__Passage__:
Turning away from fossil fuels: Lessons from the anti-apartheid movement

The rhetorical battle over turning away from investments in companies contributing to climate change, it seems, has been won.

SOURCEForeign Policy in Focus

On September 9, Harvard University President Larry Bacow heralded the university’s commitment to shift its $41.9 billion endowment — the largest in the world — to “a portfolio of investments that support the transition to the green economy.” Two weeks later, September 23, Boston University announced a similar commitment.

The rhetorical battle over turning away from investments in companies contributing to climate change, it seems, has been won.

These moves came after more than a decade of broad-based campaigns against fossil-fuel investments, which at Harvard included petitions, protests, a legal complaint to the Massachusetts Attorney General, and storming the field during a Harvard-Yale football game.

And yet, as activists learned in the decades-long campaigns to disinvest from apartheid in South Africa, the implementation of commitments was often limited by fine-print qualifications or loopholes. Despite legitimate celebration of new momentum, many questions remained unanswered, as detailed in an analysis in Harvard Magazine.

The real test of success must be to what extent resources are actually removed from fossil-fuel production and reinvested in renewable energy.

On that front, Big Oil — like the planet — is beginning to feel the heat.

On one day in May, for example, climate campaigners won major victories at Exxon/Mobil’s and Chevron’s shareholder meetings, shortly after a Dutch court ordered Royal Dutch Shell to reduce its 2019 carbon emissions by 45 percent by 2030. Increasingly, investors themselves are recognizing the market risks involved in fossil fuel production. Some companies themselves are beginning to diversify their portfolios into renewable energy.

Yet, as of 2020, only seven energy sector companies had pledged to achieve net-zero emission targets. And despite the fact that renewable energy is cheaper, the fossil-fuel industry is still receiving a massive $6 trillion dollars in government subsidies, according to the IMF.

As the COP26 climate summit prepares to open in Glasgow on October 31, to evaluate progress toward the goals of achieving net-zero GHG emissions and limiting the rise in our atmosphere’s temperature to 1.5oC above preindustrial levels by 2050, the odds of success are still small. In August, the UN issued its latest UN Climate Change Report, which the UN Secretary General called a “code red for humanity.”

Yet cumulative pressures can reach a turning point, producing a cascade of effects. Many of us who utilized shareholder activism as part of broader campaigns decades ago recall the days when a 3 percent vote, permitting shareholders to resubmit their resolutions the following year, seemed an insurmountable hurdle. And the oil lobby appeared unshakable.

__Data for analysis__:

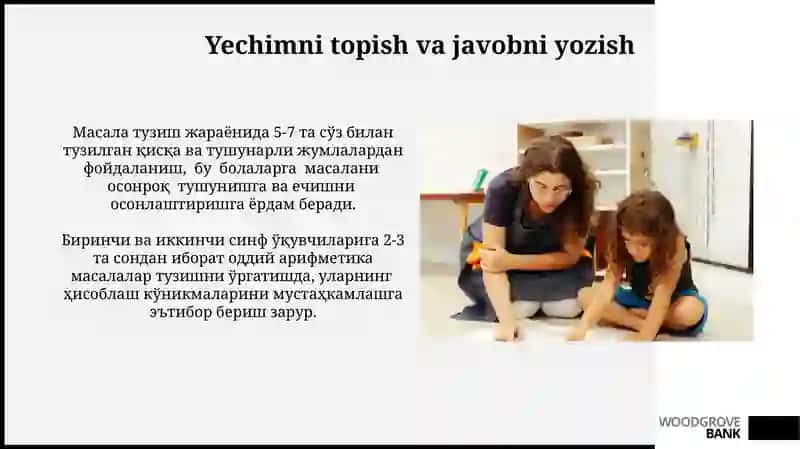 Yechimni topish va javobni yozish

Масала тузиш жараёнида 5-7 та сўз билан тузилган қисқа ва тушунарли жумлалардан фойдаланиш, бу болаларга масалани осонроқ тушунишга ва ечишни осонлаштиришга ёрдам беради.

Биринчи ва иккинчи синф ўқувчиларига 2-3 та сондан иборат оддий арифметика масалалар тузишни ўргатишда, уларнинг ҳисоблаш кўникмаларини мустаҳкамлашга эътибор бериш зарур.

WOODGROVE BANK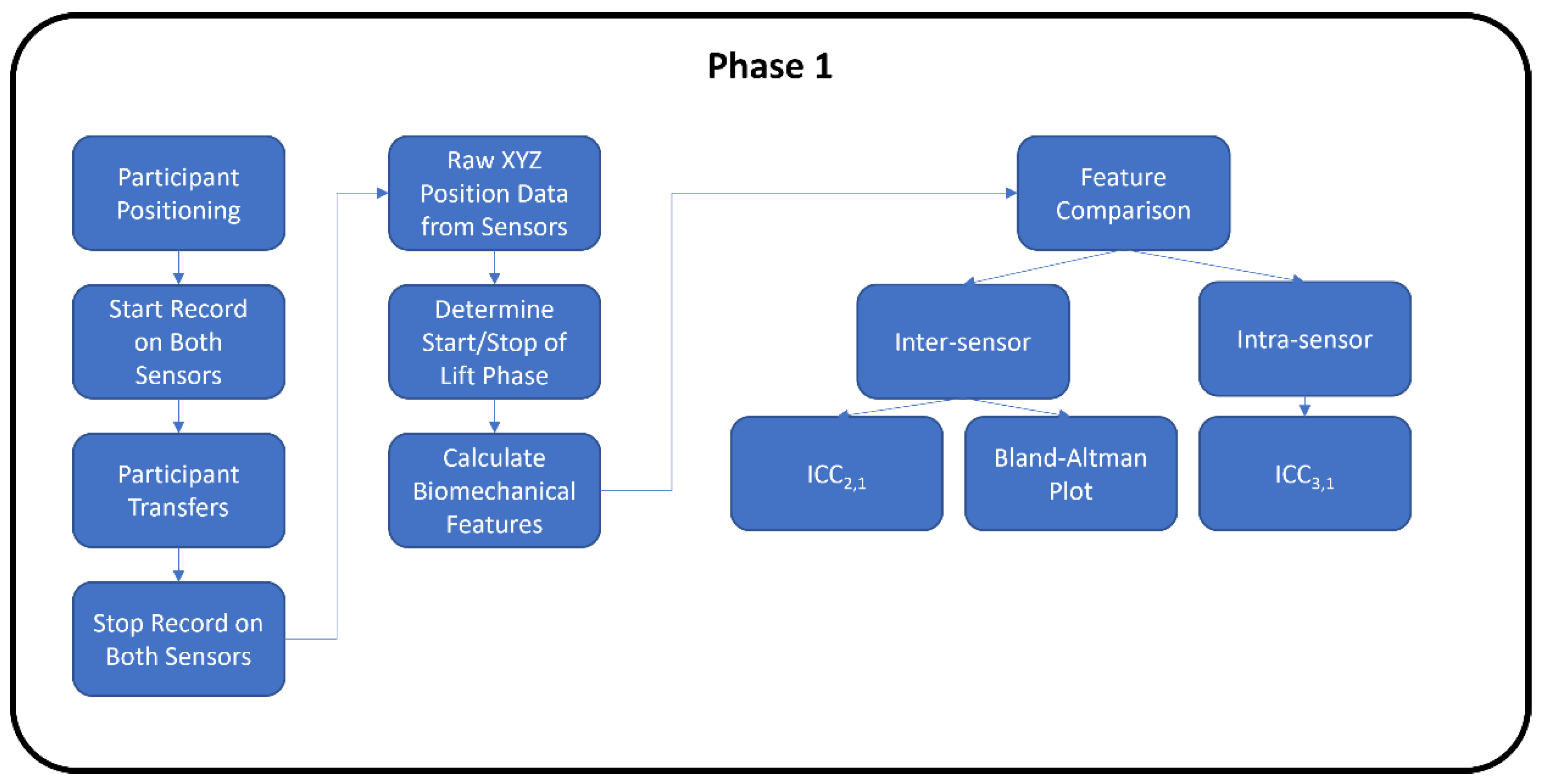 Phase 1

Participant Positioning

Start Record on Both Sensors

Participant Transfers

Stop Record on Both Sensors

Raw XYZ Position Data from Sensors

Determine Start/Stop of Lift Phase

Calculate Biomechanical Features

Feature Comparison

Inter-sensor

Intra-sensor

$ICC_{2,1}$

Bland-Altman Plot

$ICC_{3,1}$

__Problem requirements__: In the article on turning away from fossil fuels, what did a Dutch court order Royal Dutch Shell to do?

__Response box__: It ordered Royal Dutch Shell to reduce its 2019 carbon emissions by 45 percent by 2030.